ESTRATTO DEL TESTO:
══════════════════════════════

II. Dopo di che aocchiata una campagna per dove era mestieri procedesse il Persiano venendo a combatterli, fecela munire all’intorno con profondissimo e largo fosso, lasciandovi soltanto nel mezzo un passaggio atto ad accogliere dieci cavalli di fronte, e quindi al vano furono sovrapposte canne, ed alle canne terra. Ammonì eziandio i suoi cavalieri destinati a battere la campagna di strignere giunti a quel sentiero lor file, e di valicarlo a tutto bell’agio, cauti e guardinghi dal cadere eglino stessi nelle insidie. Sospeso inoltre alla cima del suo padiglione il suggello apposto da Perozo al giuramento, stettesi colà tranquillo finattantochè il seppe entro le proprie trincee. Arrivati però gli esploratori coll’avviso che il nemico era vicinissimo a Gorgo, ultima città sulle persiane frontiere, e per mettere piede sull’unnico suolo, e’ mosse colla parte maggiore dell’esercito, ed attelatolo di contro allo scavamento mandò piccola mano d’armati a spiarne la venuta, con ordine di arretrarsi non appena vedutolo, e di attendere alla piena osservanza de’ comandi avuti; questi partirono e terminato nel miglior modo l’uffizio loro si ricondussero alle insegne.

══════════════════════════════

ESERCIZIO SCRITTO 1:
Nel brano sul fossato scavato contro il Persiano, quali istruzioni ricevono i cavalieri destinati a battere la campagna?
L'elenco non ha alcun legame con il brano.

RIGHE:
══════════════════════════════

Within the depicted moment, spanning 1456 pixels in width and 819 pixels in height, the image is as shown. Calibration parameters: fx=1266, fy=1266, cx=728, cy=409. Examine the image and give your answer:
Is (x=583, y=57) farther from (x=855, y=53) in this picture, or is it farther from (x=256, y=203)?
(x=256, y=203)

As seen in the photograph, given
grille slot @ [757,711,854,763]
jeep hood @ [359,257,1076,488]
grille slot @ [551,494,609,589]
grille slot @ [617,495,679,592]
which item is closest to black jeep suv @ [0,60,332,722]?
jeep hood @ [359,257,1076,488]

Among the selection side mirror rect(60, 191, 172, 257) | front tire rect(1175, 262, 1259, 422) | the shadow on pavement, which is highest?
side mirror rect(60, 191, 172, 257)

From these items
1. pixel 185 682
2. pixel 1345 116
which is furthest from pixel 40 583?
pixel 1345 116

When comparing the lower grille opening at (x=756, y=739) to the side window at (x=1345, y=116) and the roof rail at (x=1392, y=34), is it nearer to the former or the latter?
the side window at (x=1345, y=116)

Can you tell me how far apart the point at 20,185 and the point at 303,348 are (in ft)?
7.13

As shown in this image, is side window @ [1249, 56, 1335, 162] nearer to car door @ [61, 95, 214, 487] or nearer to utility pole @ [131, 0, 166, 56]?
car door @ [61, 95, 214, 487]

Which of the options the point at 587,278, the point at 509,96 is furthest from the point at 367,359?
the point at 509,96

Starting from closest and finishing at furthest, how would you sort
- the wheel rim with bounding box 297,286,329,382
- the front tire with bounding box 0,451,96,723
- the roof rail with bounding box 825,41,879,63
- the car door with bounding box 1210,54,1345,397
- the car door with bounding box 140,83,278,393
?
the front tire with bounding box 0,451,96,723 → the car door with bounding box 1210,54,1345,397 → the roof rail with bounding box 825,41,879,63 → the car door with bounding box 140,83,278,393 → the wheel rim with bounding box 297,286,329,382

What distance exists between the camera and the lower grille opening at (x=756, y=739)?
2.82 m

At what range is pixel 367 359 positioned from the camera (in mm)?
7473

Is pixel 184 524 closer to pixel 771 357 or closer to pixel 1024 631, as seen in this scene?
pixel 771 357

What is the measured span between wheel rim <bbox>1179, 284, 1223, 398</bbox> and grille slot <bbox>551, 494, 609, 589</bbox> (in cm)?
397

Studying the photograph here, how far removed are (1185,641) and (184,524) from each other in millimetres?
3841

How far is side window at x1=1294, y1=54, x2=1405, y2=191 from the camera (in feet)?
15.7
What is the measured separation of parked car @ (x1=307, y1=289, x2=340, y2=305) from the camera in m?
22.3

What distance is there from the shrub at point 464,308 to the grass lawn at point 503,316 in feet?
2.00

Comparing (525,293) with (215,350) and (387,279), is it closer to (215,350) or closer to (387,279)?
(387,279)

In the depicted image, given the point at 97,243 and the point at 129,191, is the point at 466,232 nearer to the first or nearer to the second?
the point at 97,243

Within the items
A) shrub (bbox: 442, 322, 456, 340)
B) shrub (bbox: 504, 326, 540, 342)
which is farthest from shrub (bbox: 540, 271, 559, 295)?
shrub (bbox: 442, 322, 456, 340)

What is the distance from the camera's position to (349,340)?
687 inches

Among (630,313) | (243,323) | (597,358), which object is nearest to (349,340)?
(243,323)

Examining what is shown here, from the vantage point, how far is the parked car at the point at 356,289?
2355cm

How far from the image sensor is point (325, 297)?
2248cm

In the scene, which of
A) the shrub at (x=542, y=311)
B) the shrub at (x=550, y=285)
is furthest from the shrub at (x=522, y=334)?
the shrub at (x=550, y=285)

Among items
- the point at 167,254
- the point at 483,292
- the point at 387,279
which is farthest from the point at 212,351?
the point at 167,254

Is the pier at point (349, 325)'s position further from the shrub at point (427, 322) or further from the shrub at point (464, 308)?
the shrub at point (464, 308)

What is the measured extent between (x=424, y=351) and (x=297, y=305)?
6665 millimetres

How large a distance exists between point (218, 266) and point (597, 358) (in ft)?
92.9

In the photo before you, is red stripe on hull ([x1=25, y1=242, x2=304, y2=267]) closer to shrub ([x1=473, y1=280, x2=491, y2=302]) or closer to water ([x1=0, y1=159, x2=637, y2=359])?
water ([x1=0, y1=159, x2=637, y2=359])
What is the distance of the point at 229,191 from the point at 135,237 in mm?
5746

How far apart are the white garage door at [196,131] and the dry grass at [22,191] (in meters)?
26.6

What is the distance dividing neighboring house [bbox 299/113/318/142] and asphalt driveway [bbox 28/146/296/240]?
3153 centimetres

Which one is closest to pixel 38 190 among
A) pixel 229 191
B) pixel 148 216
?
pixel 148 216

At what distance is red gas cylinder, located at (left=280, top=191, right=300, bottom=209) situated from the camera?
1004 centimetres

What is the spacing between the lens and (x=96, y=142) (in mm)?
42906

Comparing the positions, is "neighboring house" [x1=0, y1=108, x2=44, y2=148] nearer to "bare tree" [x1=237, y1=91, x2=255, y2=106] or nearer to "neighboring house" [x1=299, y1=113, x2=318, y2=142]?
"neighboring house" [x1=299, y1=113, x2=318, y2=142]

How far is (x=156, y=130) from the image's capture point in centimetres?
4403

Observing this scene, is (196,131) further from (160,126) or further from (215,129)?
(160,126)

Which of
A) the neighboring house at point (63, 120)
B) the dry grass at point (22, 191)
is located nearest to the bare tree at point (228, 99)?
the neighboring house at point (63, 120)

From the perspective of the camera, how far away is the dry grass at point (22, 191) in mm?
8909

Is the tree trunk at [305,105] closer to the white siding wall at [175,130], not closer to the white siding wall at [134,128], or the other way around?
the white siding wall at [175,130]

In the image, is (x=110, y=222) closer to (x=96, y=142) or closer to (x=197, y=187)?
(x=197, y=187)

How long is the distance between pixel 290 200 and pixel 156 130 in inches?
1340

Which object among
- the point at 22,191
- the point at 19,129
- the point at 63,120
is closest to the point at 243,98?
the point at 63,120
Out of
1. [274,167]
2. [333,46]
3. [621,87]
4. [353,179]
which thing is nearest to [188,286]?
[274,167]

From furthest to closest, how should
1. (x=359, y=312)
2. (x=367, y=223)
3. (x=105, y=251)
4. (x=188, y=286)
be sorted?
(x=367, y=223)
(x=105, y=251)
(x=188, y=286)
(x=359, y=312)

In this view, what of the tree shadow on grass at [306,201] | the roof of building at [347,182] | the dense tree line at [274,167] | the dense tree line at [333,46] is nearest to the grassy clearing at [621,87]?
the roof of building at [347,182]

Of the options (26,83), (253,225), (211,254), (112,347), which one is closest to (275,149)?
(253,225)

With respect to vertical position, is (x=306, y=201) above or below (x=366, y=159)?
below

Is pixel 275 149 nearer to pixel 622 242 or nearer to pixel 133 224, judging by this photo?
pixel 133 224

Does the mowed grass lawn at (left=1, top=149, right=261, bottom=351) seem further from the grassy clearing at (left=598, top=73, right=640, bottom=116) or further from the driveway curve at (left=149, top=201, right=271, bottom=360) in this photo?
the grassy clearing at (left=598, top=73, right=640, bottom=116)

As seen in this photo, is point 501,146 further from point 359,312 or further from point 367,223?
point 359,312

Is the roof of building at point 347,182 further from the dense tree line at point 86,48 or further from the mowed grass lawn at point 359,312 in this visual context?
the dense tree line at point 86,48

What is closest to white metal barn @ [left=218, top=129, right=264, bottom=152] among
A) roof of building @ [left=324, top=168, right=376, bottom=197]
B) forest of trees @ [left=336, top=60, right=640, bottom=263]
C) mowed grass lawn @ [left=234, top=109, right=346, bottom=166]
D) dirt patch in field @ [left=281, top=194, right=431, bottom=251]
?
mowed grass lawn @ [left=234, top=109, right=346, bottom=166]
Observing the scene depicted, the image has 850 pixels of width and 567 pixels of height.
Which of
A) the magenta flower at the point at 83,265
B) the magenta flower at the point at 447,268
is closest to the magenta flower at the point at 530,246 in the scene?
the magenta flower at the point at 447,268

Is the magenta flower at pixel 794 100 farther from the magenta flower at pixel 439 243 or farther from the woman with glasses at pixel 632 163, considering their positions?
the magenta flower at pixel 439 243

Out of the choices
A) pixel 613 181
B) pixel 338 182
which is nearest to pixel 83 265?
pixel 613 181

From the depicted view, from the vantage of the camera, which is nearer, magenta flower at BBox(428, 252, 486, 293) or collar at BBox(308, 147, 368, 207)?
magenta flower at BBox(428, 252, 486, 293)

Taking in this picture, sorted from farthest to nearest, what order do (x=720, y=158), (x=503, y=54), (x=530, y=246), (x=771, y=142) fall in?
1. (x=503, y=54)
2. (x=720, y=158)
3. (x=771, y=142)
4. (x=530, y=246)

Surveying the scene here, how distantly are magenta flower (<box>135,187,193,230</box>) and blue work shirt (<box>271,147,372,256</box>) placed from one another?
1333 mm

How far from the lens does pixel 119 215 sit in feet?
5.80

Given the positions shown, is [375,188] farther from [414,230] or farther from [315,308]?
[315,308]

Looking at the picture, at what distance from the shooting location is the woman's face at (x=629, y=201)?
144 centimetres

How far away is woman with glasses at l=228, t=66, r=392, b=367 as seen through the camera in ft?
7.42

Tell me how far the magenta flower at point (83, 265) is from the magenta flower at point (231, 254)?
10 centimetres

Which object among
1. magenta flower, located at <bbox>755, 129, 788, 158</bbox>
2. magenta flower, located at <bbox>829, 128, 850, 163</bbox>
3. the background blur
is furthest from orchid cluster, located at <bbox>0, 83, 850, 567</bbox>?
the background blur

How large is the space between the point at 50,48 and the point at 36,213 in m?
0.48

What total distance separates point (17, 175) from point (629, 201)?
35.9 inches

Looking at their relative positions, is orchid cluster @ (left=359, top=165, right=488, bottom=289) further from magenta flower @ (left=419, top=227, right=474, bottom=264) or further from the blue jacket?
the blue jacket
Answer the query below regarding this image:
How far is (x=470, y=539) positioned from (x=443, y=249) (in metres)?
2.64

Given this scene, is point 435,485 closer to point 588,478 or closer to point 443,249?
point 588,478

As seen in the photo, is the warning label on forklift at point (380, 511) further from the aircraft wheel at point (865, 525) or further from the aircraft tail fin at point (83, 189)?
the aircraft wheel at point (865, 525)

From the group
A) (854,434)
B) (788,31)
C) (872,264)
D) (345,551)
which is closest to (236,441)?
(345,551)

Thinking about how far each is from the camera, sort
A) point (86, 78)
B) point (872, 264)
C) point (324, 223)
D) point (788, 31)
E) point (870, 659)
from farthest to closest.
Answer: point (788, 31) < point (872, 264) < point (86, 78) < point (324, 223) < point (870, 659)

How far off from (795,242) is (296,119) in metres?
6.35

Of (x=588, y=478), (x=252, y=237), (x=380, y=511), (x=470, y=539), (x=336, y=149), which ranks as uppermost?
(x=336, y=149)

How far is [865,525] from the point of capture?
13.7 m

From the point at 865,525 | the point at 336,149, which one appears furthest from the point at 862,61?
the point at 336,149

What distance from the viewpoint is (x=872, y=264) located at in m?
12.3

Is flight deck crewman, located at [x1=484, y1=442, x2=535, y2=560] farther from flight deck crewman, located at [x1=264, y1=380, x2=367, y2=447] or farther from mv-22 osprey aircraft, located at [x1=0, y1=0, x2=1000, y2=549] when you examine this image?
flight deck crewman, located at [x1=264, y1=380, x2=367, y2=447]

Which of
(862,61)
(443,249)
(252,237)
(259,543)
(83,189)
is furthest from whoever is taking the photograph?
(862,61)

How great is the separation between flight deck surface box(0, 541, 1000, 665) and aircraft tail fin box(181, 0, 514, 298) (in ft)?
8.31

══════════════════════════════

ESERCIZIO SCRITTO 2:
Puoi estrarre dall'elenco, parola per parola, il tratto che va dalla riga contenente "From the group" fino alla fine dell'elenco, con entrambi gli estremi inclusi?

RISPOSTA 1:
Stringere le file una volta giunti al sentiero, attraversarlo con tutta calma e stare attenti a non cadere loro stessi nelle insidie.

RISPOSTA 2:
From the group
A) (854,434)
B) (788,31)
C) (872,264)
D) (345,551)
which is closest to (236,441)?
(345,551)

Thinking about how far each is from the camera, sort
A) point (86, 78)
B) point (872, 264)
C) point (324, 223)
D) point (788, 31)
E) point (870, 659)
from farthest to closest.
Answer: point (788, 31) < point (872, 264) < point (86, 78) < point (324, 223) < point (870, 659)

How far off from (795,242) is (296,119) in metres?
6.35

Of (x=588, y=478), (x=252, y=237), (x=380, y=511), (x=470, y=539), (x=336, y=149), which ranks as uppermost?
(x=336, y=149)

How far is [865,525] from the point of capture?
13.7 m

From the point at 865,525 | the point at 336,149, which one appears furthest from the point at 862,61?
the point at 336,149

What distance from the viewpoint is (x=872, y=264) located at in m?
12.3

Is flight deck crewman, located at [x1=484, y1=442, x2=535, y2=560] farther from flight deck crewman, located at [x1=264, y1=380, x2=367, y2=447] or farther from mv-22 osprey aircraft, located at [x1=0, y1=0, x2=1000, y2=549] when you examine this image?
flight deck crewman, located at [x1=264, y1=380, x2=367, y2=447]

Which of
(862,61)
(443,249)
(252,237)
(259,543)
(83,189)
is furthest from whoever is taking the photograph?
(862,61)

How great is the separation between flight deck surface box(0, 541, 1000, 665) and aircraft tail fin box(181, 0, 514, 298) (in ft)?
8.31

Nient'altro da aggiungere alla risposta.